I have a love-hate relationship with it.
It is very complex and builds on 5 other layer of abstraction (K8s, Envoy, Iptables,...). Grasping what is going on requires you to understand all of those layers first. Istio essentially adds one layer of proxy for all your ingress/egress requests and from an engineering/performance/cost perspective that is not amazing.
Once it is working and deployed though it provides a solid set of functionalities as part of the infrastructure directly. AuthN/Z, mTLS, security, metrics and logs are all deployed by default without the end-user having to do anything.
Eventually I expect Istio will evolve to a model that makes more sense with Ambient/eBPF (For cost/performance reasons)
The community behind Istio is especially helpful and one of the main reasons why we went with this project.
I don’t deal with Istio daily but I observed it sucked up a vast number of hours. Mysterious cracks seem to lurk in its bowels but nobody has any idea precisely where because it’s such a complex beast. Beware.
“once it is working and deployed” is the caveat here. debugging issues with it at my last job was such a constant headache we nearly scrapped it for consul.
We tried Istio, but our Devops team (8 people) said they don't have the capacity to manage that complexity.
We're rolling with Linkerd ever since, still a joy
Contour is a gateway: a controller that manages Envoy proxies at the edge of a Kubernetes environment. Istio is a service mesh: a controller that manages Envoy proxies at the edge and alongside each workload. If you are using Istio, you probably don't need Contour.
A year ago, a number of Envoy gateway maintainers (including Contour) announced their intention to join up to build one implementation of an Envoy gateway. They haven't made a lot of noise since, but they are apparently up to v0.4.

Your tasks.
- a) Copy word for word the passage of the Istio thread from "We tried Istio, but" up to and including "up to v0.4.".
- b) Rewrite the Istio thread's paragraph that begins "Contour is a gateway" as a short list, keeping its main facts.

Material.

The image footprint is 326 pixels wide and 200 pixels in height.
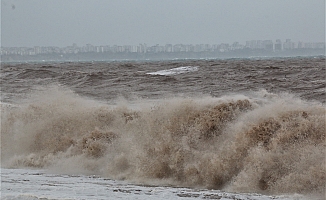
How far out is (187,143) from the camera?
7.27 m

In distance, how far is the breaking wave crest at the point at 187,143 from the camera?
6.09m

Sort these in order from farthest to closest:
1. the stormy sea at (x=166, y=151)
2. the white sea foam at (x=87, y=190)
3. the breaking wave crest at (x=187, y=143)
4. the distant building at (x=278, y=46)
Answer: the distant building at (x=278, y=46) → the breaking wave crest at (x=187, y=143) → the stormy sea at (x=166, y=151) → the white sea foam at (x=87, y=190)

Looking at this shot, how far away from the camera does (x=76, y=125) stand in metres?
9.31

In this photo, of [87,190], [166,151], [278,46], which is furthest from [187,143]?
[278,46]

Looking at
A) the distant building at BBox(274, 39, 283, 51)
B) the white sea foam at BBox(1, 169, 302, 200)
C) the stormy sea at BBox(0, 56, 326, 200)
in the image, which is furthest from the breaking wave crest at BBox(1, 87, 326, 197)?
the distant building at BBox(274, 39, 283, 51)

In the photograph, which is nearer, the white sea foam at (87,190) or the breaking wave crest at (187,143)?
the white sea foam at (87,190)

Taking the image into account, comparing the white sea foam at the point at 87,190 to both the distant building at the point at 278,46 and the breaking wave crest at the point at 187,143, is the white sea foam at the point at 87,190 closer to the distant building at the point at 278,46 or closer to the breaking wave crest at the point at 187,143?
→ the breaking wave crest at the point at 187,143

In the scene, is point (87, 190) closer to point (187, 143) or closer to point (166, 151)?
point (166, 151)

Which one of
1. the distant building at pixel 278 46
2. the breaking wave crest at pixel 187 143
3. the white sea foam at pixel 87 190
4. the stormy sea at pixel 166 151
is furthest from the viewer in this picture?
the distant building at pixel 278 46

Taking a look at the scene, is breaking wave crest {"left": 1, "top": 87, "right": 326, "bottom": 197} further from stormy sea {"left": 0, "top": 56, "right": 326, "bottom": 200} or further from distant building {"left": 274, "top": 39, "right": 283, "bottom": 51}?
distant building {"left": 274, "top": 39, "right": 283, "bottom": 51}

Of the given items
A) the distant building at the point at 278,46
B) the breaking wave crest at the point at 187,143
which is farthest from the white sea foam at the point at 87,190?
the distant building at the point at 278,46

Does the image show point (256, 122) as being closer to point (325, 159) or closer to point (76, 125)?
point (325, 159)

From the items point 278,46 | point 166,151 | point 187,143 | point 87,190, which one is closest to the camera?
point 87,190

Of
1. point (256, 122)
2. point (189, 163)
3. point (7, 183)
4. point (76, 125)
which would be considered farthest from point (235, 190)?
point (76, 125)
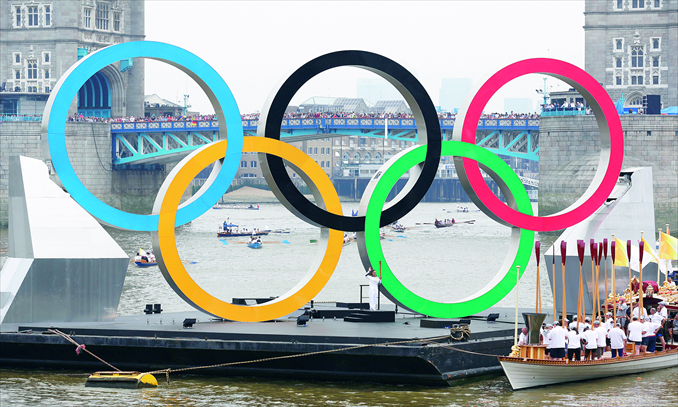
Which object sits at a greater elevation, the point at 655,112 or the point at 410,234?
the point at 655,112

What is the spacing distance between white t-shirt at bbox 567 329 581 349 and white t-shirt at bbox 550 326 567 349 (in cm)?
34

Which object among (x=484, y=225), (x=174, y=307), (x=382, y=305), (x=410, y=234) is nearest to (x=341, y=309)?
(x=382, y=305)

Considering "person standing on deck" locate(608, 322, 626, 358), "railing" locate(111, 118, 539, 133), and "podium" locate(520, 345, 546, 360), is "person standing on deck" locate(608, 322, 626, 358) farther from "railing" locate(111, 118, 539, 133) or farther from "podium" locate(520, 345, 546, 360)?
"railing" locate(111, 118, 539, 133)

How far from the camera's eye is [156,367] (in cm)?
3111

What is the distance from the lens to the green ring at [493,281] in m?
32.7

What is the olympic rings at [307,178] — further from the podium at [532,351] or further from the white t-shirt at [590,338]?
the podium at [532,351]

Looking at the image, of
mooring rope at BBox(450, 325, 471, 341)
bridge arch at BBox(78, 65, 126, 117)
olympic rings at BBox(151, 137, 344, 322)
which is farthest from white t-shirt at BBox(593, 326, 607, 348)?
bridge arch at BBox(78, 65, 126, 117)

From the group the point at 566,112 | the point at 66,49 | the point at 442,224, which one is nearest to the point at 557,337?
the point at 566,112

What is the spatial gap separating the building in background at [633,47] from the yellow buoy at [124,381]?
85693 millimetres

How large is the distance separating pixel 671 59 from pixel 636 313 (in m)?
79.7

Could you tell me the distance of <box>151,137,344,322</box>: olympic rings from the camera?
31000 millimetres

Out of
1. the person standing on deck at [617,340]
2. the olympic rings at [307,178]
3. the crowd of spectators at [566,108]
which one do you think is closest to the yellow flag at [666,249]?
the olympic rings at [307,178]

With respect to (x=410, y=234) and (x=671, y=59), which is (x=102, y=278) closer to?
(x=410, y=234)

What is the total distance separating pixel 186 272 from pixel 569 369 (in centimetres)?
1146
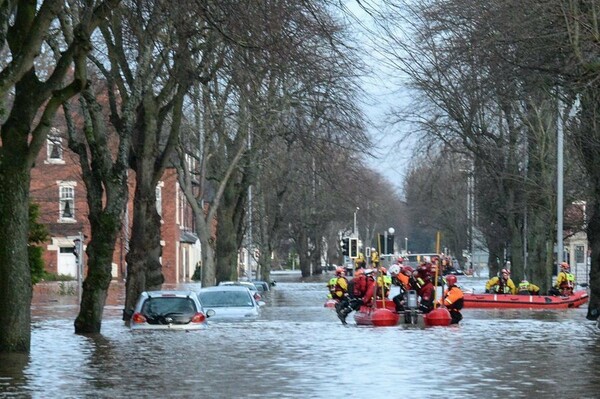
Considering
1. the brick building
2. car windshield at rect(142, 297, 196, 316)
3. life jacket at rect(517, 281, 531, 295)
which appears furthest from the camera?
the brick building

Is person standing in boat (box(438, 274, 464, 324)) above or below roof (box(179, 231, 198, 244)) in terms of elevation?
below

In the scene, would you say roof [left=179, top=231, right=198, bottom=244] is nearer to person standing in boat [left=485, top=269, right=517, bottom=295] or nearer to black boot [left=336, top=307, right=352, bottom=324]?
person standing in boat [left=485, top=269, right=517, bottom=295]

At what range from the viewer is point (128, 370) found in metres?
21.8

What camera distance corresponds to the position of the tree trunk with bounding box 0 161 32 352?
24.1 meters

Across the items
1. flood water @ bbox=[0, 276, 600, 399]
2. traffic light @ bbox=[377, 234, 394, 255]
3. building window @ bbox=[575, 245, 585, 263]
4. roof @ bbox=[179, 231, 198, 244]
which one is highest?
roof @ bbox=[179, 231, 198, 244]

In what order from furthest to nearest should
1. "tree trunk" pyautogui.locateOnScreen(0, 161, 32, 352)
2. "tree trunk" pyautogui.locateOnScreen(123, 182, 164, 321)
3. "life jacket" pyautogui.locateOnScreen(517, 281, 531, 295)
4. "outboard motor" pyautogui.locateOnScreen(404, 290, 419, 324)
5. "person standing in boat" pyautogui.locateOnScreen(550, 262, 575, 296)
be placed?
"person standing in boat" pyautogui.locateOnScreen(550, 262, 575, 296) → "life jacket" pyautogui.locateOnScreen(517, 281, 531, 295) → "tree trunk" pyautogui.locateOnScreen(123, 182, 164, 321) → "outboard motor" pyautogui.locateOnScreen(404, 290, 419, 324) → "tree trunk" pyautogui.locateOnScreen(0, 161, 32, 352)

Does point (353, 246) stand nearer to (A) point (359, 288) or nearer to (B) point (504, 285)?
(B) point (504, 285)

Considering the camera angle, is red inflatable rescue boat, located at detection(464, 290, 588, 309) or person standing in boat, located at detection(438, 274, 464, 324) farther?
red inflatable rescue boat, located at detection(464, 290, 588, 309)

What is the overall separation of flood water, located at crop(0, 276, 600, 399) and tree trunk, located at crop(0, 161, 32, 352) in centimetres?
68

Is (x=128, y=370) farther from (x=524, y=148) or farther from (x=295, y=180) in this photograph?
(x=295, y=180)

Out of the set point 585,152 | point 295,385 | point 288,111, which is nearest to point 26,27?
point 295,385

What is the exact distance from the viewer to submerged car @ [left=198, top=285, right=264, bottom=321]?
37.9 m

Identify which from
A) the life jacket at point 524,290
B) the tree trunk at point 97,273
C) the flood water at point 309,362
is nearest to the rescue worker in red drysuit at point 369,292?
the flood water at point 309,362

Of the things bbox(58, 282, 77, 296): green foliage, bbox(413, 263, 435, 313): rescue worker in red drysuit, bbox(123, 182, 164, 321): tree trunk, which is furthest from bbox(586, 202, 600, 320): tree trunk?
bbox(58, 282, 77, 296): green foliage
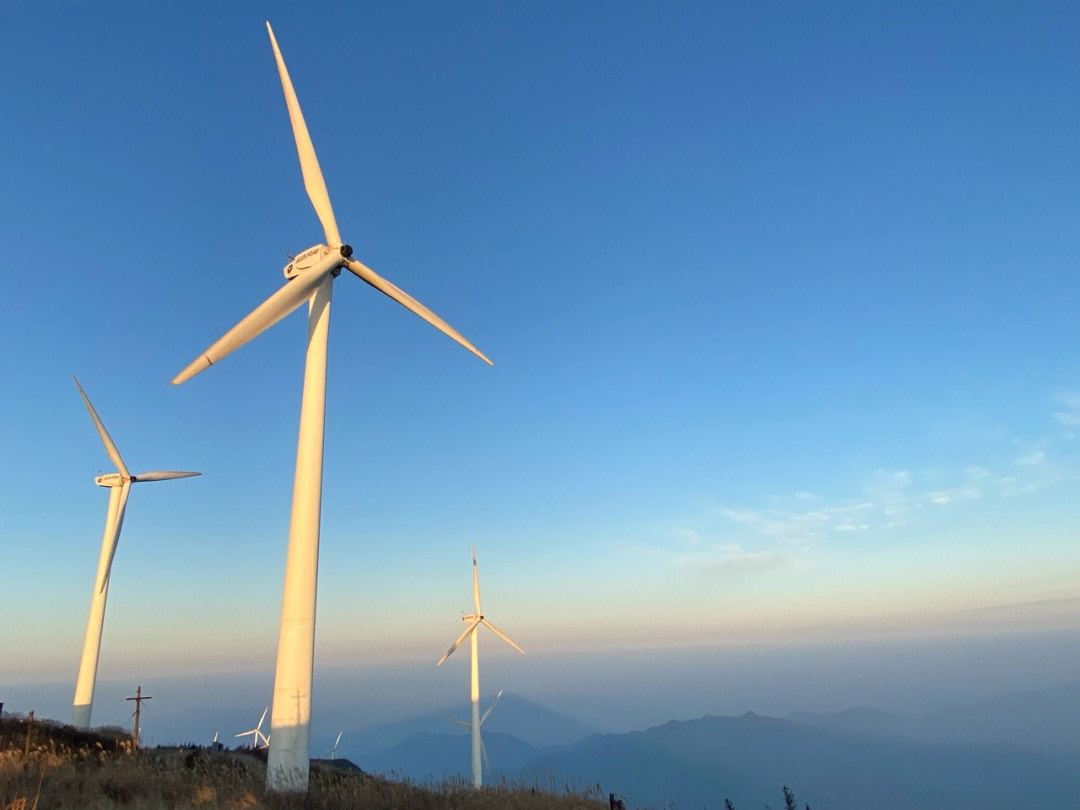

Answers in order.
- a)
We tried Istio, but our Devops team (8 people) said they don't have the capacity to manage that complexity.
We're rolling with Linkerd ever since, still a joy
Contour is a gateway: a controller that manages Envoy proxies at the edge of a Kubernetes environment. Istio is a service mesh: a controller that manages Envoy proxies at the edge and alongside each workload. If you are using Istio, you probably don't need Contour.
A year ago, a number of Envoy gateway maintainers (including Contour) announced their intention to join up to build one implementation of an Envoy gateway. They haven't made a lot of noise since, but they are apparently up to v0.4.

- b)
- Contour is a gateway: a controller that manages Envoy proxies at the edge of a Kubernetes environment.
- Istio is a service mesh: a controller that manages Envoy proxies at the edge and alongside each workload.
- With Istio in use, Contour is probably not needed.